[start of DATA FOR THE TASK]

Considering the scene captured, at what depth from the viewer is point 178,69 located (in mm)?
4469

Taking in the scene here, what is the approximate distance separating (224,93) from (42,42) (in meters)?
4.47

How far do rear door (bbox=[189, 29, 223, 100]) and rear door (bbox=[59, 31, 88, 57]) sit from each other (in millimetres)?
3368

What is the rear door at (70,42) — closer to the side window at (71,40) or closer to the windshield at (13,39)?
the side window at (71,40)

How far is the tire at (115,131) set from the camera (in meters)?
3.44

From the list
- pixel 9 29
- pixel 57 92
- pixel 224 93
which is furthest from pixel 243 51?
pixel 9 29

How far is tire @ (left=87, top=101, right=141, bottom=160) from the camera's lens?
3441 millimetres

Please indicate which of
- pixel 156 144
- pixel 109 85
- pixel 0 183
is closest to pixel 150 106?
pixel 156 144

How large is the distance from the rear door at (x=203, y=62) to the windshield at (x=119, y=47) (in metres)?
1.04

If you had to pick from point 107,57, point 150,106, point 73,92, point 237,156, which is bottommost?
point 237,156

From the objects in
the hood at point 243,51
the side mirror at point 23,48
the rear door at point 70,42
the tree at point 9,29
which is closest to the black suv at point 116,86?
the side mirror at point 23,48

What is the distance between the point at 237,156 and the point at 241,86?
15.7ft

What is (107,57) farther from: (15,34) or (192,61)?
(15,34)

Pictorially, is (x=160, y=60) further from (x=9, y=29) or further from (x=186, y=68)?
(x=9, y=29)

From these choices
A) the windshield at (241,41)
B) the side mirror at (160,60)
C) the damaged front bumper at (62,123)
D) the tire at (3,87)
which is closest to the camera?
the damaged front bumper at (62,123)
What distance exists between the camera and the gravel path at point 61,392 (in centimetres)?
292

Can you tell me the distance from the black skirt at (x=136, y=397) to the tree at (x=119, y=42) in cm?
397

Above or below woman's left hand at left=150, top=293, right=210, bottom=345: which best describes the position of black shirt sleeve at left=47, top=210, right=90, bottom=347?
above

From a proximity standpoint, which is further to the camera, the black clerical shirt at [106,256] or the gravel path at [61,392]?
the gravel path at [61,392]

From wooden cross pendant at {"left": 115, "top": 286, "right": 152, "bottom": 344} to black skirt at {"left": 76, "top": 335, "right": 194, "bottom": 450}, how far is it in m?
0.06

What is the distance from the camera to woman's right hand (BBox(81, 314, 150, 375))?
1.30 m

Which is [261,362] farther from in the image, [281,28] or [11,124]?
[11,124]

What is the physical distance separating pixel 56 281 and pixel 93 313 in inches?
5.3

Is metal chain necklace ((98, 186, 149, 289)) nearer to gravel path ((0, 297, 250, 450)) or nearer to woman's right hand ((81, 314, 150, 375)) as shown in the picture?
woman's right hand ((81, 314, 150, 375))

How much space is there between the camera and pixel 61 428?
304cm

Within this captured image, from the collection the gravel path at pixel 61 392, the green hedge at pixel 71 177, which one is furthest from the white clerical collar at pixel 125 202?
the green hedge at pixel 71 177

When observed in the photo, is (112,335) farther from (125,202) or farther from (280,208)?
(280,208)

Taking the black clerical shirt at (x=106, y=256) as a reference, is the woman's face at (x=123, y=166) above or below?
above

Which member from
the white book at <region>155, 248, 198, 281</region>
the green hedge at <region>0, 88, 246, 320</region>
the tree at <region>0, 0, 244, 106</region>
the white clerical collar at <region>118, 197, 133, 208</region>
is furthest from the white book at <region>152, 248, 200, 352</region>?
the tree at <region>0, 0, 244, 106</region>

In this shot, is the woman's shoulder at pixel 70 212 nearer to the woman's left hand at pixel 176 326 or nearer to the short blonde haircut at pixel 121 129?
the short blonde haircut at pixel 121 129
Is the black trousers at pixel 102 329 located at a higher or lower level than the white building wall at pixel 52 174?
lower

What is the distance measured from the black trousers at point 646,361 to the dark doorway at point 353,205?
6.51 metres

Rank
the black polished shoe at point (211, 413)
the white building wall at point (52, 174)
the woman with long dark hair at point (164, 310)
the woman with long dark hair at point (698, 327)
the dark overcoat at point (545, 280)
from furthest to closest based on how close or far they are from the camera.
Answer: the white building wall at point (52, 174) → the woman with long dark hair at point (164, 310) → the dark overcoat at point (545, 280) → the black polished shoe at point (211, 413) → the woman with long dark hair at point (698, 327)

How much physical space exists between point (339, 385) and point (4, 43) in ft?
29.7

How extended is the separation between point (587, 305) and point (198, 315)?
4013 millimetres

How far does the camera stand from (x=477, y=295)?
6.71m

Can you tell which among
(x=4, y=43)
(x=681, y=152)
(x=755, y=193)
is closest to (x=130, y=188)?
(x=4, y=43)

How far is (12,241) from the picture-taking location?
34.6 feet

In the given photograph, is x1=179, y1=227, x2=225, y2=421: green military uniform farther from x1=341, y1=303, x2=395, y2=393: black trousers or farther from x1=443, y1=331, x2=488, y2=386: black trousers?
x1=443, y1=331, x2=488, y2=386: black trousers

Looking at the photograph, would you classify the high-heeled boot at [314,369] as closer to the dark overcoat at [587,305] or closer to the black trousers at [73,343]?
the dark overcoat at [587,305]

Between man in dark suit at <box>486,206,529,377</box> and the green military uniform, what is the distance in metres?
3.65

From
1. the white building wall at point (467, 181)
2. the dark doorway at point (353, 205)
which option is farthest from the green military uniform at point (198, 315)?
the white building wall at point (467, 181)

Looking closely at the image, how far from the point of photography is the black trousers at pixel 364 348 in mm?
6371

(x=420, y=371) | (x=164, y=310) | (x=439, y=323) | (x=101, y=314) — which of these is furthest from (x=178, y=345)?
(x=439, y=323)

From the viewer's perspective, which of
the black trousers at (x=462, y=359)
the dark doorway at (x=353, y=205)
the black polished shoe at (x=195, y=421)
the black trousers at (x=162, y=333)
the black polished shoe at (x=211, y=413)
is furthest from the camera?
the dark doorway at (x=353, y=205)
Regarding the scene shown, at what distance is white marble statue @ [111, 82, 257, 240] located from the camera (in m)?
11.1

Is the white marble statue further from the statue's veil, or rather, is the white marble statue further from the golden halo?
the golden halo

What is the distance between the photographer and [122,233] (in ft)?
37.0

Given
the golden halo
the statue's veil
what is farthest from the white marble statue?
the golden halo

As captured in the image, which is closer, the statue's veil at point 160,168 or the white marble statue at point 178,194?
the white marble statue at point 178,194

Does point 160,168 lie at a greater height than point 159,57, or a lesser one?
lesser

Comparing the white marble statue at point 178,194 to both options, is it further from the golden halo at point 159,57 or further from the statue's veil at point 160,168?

[end of DATA FOR THE TASK]

EXERCISE INSTRUCTIONS
Please quote the data above in full, with no line missing.

WRITTEN SOLUTION
Considering the scene captured, at what depth from the viewer is point 178,69 located (in mm)?
4469

Taking in the scene here, what is the approximate distance separating (224,93) from (42,42) (in meters)?
4.47

How far do rear door (bbox=[189, 29, 223, 100]) and rear door (bbox=[59, 31, 88, 57]) sit from each other (in millimetres)?
3368

What is the rear door at (70,42) — closer to the side window at (71,40) or closer to the windshield at (13,39)?
the side window at (71,40)

How far is the tire at (115,131) set from the camera (in meters)?
3.44

From the list
- pixel 9 29
- pixel 57 92
- pixel 224 93
which is furthest from pixel 243 51?
pixel 9 29

How far is tire @ (left=87, top=101, right=141, bottom=160) from the camera's lens?
3441 millimetres

Please indicate which of
- pixel 156 144
- pixel 109 85
- pixel 0 183
is closest to pixel 150 106?
pixel 156 144

How large is the distance from the rear door at (x=203, y=62) to the windshield at (x=119, y=47) (in metres)?
1.04

If you had to pick from point 107,57, point 150,106, point 73,92, point 237,156, which is bottommost?
point 237,156

From the objects in
the hood at point 243,51
the side mirror at point 23,48
the rear door at point 70,42
the tree at point 9,29
which is closest to the black suv at point 116,86?
the side mirror at point 23,48

What is the distance between the point at 237,156 and the point at 241,86?
15.7ft

What is (107,57) farther from: (15,34) or (192,61)?
(15,34)

Pictorially, is (x=160, y=60) further from (x=9, y=29) or further from (x=186, y=68)?
(x=9, y=29)

From these choices
A) the windshield at (241,41)
B) the side mirror at (160,60)
C) the damaged front bumper at (62,123)
D) the tire at (3,87)
which is closest to the camera?
the damaged front bumper at (62,123)
What distance exists between the camera and the gravel path at point 61,392 (in centimetres)?
292

Can you tell me the distance from the black skirt at (x=136, y=397) to the tree at (x=119, y=42) in cm?
397

Above or below woman's left hand at left=150, top=293, right=210, bottom=345: which best describes the position of black shirt sleeve at left=47, top=210, right=90, bottom=347?
above

From a proximity standpoint, which is further to the camera, the black clerical shirt at [106,256] or the gravel path at [61,392]?
the gravel path at [61,392]

From wooden cross pendant at {"left": 115, "top": 286, "right": 152, "bottom": 344} to black skirt at {"left": 76, "top": 335, "right": 194, "bottom": 450}, how far is it in m?
0.06

What is the distance from the camera to woman's right hand (BBox(81, 314, 150, 375))?
1.30 m

Which is [261,362] farther from in the image, [281,28] or [11,124]?
[11,124]

What is the physical distance separating pixel 56 281 and pixel 93 313 in inches?
5.3

Is metal chain necklace ((98, 186, 149, 289)) nearer to gravel path ((0, 297, 250, 450)) or nearer to woman's right hand ((81, 314, 150, 375)) as shown in the picture?
woman's right hand ((81, 314, 150, 375))

How much space is there between the camera and pixel 61 428?
304cm

Within this captured image, from the collection the gravel path at pixel 61 392, the green hedge at pixel 71 177, which one is furthest from the white clerical collar at pixel 125 202?
the green hedge at pixel 71 177

When observed in the photo, is (112,335) farther from (125,202) or farther from (280,208)?
(280,208)

Taking the black clerical shirt at (x=106, y=256) as a reference, is the woman's face at (x=123, y=166) above or below?
above

Which member from
the white book at <region>155, 248, 198, 281</region>
the green hedge at <region>0, 88, 246, 320</region>
the tree at <region>0, 0, 244, 106</region>
the white clerical collar at <region>118, 197, 133, 208</region>
is furthest from the white book at <region>152, 248, 200, 352</region>?
the tree at <region>0, 0, 244, 106</region>

In this shot, is the woman's shoulder at pixel 70 212 nearer to the woman's left hand at pixel 176 326 or nearer to the short blonde haircut at pixel 121 129?
the short blonde haircut at pixel 121 129
Is the black trousers at pixel 102 329 located at a higher or lower level than the white building wall at pixel 52 174?
lower

What is the distance measured from the black trousers at point 646,361 to the dark doorway at point 353,205?
6.51 metres

Rank
the black polished shoe at point (211, 413)
the white building wall at point (52, 174)
the woman with long dark hair at point (164, 310)
the woman with long dark hair at point (698, 327)
the dark overcoat at point (545, 280)
from furthest to closest based on how close or far they are from the camera.
Answer: the white building wall at point (52, 174) → the woman with long dark hair at point (164, 310) → the dark overcoat at point (545, 280) → the black polished shoe at point (211, 413) → the woman with long dark hair at point (698, 327)

How much physical space exists between point (339, 385) and point (4, 43) in ft?
29.7

How extended is the separation between point (587, 305) and point (198, 315)?
4013 millimetres

How far does the camera stand from (x=477, y=295)?
6.71m

Can you tell which among
(x=4, y=43)
(x=681, y=152)
(x=755, y=193)
is closest to (x=130, y=188)?
(x=4, y=43)

How far is (12,241) from the picture-taking location?
34.6 feet

In the given photograph, is x1=179, y1=227, x2=225, y2=421: green military uniform farther from x1=341, y1=303, x2=395, y2=393: black trousers or farther from x1=443, y1=331, x2=488, y2=386: black trousers?
x1=443, y1=331, x2=488, y2=386: black trousers

Looking at the photograph, would you classify the high-heeled boot at [314,369] as closer to the dark overcoat at [587,305] or closer to the black trousers at [73,343]?
the dark overcoat at [587,305]

Between man in dark suit at <box>486,206,529,377</box> and the green military uniform, what is the distance in metres?
3.65

From
1. the white building wall at point (467, 181)
2. the dark doorway at point (353, 205)
which option is farthest from the green military uniform at point (198, 315)?
the white building wall at point (467, 181)

Looking closely at the image, how far from the point of photography is the black trousers at pixel 364 348 in mm?
6371

(x=420, y=371) | (x=164, y=310) | (x=439, y=323) | (x=101, y=314) — which of these is furthest from (x=178, y=345)?
(x=439, y=323)

From the viewer's perspective, which of
the black trousers at (x=462, y=359)
the dark doorway at (x=353, y=205)
the black polished shoe at (x=195, y=421)
the black trousers at (x=162, y=333)
the black polished shoe at (x=211, y=413)
is furthest from the camera?
the dark doorway at (x=353, y=205)
Regarding the scene shown, at what distance is white marble statue @ [111, 82, 257, 240] located from the camera (in m)?
11.1

Is the white marble statue further from the statue's veil, or rather, is the white marble statue further from the golden halo?
the golden halo

What is the distance between the photographer and [122,233] (in ft)?
37.0

Given
the golden halo
the statue's veil
what is farthest from the white marble statue?
the golden halo

As captured in the image, which is closer, the statue's veil at point 160,168 or the white marble statue at point 178,194?
the white marble statue at point 178,194

Does point 160,168 lie at a greater height than point 159,57, or a lesser one?
lesser

Comparing the white marble statue at point 178,194 to both options, is it further from the golden halo at point 159,57 or further from the statue's veil at point 160,168?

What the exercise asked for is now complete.